The role of inter-pulse delay on plasma dynamics and spectral emission in dual-pulse fiber-delivery plasma has been investigated using fast imaging, optical emission spectroscopy, and laser shadowgraphy. The detection on the return spectrum in dual-pulse fiber-optic laser-induced breakdown spectroscopy showed that the self-reversal and self-absorption were reduced as the inter-pulse delay increased from 50 to 1000 ns. Using scanning electron microscopy, the ablation depth showed a changing trend of increasing first and then decreasing, and a maximum of ∼2.8 μm was achieved at 250-ns inter-pulse delay. Experimental results confirmed that the improvement was due to the reduction of the plasma thickness from 1.161 mm to 0.964 mm, and the calculation of electronic excitation temperature along the photon collection path showed that the excited atom densities became more spread, which both contributed to the self-absorption reduction. At a long inter-pulse delay, the plasma trailing edge would gradually separate from the target surface with a little further expansion distance of the leading edge, resulting in the reduction of plasma thickness after a time delay of several hundred nanoseconds.
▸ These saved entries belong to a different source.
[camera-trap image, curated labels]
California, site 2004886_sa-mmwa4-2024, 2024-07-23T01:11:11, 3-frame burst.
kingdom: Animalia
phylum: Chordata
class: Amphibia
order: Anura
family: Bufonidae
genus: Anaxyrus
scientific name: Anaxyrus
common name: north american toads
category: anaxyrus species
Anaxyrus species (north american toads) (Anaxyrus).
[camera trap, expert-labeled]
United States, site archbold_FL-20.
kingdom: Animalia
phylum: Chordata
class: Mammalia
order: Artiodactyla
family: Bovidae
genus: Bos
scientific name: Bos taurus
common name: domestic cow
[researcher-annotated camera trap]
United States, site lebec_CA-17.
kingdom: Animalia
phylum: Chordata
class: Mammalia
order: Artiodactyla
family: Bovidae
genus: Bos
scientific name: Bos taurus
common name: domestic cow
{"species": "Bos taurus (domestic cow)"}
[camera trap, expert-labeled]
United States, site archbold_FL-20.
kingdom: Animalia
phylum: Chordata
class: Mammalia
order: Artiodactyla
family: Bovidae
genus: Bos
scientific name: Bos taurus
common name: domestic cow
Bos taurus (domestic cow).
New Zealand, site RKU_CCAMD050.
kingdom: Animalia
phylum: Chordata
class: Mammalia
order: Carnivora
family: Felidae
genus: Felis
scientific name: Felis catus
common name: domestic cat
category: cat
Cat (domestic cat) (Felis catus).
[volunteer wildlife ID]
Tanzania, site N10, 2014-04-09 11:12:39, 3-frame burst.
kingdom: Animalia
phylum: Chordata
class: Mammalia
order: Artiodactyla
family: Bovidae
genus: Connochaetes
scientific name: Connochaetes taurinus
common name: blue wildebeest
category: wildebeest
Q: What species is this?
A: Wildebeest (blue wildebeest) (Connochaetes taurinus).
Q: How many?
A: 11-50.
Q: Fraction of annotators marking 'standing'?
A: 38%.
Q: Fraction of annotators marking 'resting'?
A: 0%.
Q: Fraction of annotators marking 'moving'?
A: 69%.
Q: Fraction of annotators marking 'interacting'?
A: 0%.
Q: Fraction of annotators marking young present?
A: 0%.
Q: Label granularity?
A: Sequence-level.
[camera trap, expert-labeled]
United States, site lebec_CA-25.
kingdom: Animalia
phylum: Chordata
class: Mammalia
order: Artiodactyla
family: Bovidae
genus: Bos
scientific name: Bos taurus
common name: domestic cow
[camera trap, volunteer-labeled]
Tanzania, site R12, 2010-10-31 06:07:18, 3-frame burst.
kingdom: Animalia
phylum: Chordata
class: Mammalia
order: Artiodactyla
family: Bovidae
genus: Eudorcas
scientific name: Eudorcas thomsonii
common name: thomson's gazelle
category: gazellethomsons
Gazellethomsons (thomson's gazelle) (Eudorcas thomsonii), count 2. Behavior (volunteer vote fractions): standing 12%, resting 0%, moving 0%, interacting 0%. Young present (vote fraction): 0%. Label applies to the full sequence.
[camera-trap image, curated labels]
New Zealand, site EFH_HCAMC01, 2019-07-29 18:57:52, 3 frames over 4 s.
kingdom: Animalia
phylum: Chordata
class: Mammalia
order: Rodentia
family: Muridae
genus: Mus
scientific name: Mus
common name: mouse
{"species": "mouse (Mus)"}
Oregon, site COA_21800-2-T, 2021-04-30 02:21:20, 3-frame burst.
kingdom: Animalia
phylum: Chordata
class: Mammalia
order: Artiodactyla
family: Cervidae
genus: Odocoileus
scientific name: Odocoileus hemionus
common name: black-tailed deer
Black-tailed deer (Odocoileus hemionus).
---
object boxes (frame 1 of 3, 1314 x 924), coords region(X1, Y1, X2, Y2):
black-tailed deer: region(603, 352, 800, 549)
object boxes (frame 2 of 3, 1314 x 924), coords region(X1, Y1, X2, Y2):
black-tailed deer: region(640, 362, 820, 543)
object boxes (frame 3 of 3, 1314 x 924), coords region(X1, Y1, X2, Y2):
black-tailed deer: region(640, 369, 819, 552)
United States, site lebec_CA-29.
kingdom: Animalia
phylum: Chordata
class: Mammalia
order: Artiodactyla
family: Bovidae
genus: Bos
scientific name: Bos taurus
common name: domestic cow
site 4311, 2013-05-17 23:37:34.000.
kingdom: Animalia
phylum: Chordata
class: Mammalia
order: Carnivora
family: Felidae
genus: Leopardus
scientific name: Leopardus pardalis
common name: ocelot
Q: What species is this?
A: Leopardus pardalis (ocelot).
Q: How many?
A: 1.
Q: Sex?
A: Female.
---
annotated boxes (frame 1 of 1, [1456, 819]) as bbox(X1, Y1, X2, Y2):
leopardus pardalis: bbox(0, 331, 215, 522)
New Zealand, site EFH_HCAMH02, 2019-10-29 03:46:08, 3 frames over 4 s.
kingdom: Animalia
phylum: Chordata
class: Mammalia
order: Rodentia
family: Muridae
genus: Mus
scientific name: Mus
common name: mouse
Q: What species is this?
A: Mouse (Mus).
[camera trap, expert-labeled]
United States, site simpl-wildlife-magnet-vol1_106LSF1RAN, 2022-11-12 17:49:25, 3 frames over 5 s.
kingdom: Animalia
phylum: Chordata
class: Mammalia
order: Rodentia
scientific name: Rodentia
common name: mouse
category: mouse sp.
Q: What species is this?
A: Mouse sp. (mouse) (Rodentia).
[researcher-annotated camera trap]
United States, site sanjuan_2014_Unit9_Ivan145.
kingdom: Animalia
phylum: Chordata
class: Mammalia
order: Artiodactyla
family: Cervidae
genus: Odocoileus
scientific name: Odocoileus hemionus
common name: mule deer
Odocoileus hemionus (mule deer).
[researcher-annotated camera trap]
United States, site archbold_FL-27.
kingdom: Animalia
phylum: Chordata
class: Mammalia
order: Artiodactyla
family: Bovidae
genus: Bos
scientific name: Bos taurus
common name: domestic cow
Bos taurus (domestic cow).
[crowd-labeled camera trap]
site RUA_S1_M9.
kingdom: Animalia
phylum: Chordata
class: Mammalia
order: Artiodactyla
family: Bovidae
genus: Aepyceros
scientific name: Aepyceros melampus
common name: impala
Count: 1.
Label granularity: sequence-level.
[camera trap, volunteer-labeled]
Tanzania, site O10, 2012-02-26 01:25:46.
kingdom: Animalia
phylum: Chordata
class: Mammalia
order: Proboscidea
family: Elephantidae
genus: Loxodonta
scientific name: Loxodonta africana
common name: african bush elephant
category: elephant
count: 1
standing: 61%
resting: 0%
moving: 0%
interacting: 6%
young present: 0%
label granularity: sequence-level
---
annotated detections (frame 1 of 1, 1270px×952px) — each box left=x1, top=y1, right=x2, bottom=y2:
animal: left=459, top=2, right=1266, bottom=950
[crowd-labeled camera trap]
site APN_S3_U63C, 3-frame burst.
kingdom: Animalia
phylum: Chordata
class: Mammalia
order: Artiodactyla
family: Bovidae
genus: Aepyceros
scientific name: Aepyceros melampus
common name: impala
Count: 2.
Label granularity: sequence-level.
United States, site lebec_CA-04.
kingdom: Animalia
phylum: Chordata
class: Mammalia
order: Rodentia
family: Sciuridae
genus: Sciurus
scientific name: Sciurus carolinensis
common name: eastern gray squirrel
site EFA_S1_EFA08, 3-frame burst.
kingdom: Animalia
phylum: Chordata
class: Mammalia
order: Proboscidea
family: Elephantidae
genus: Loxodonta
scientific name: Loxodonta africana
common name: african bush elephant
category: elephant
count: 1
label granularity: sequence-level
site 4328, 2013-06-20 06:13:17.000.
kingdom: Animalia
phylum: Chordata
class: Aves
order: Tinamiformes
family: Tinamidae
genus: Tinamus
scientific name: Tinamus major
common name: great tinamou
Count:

The heating of the peripheral cold particles by the second-generation plasma in the later expansion led to the rapid reduction of the peak temperature. Also, the early expansion trajectory of the second-generation plasma was tracked by laser shadowgraphy, which started to appear at an inter-pulse delay of 100 ns, and the average expansion velocity reached its maximum of ∼3.8 km/s.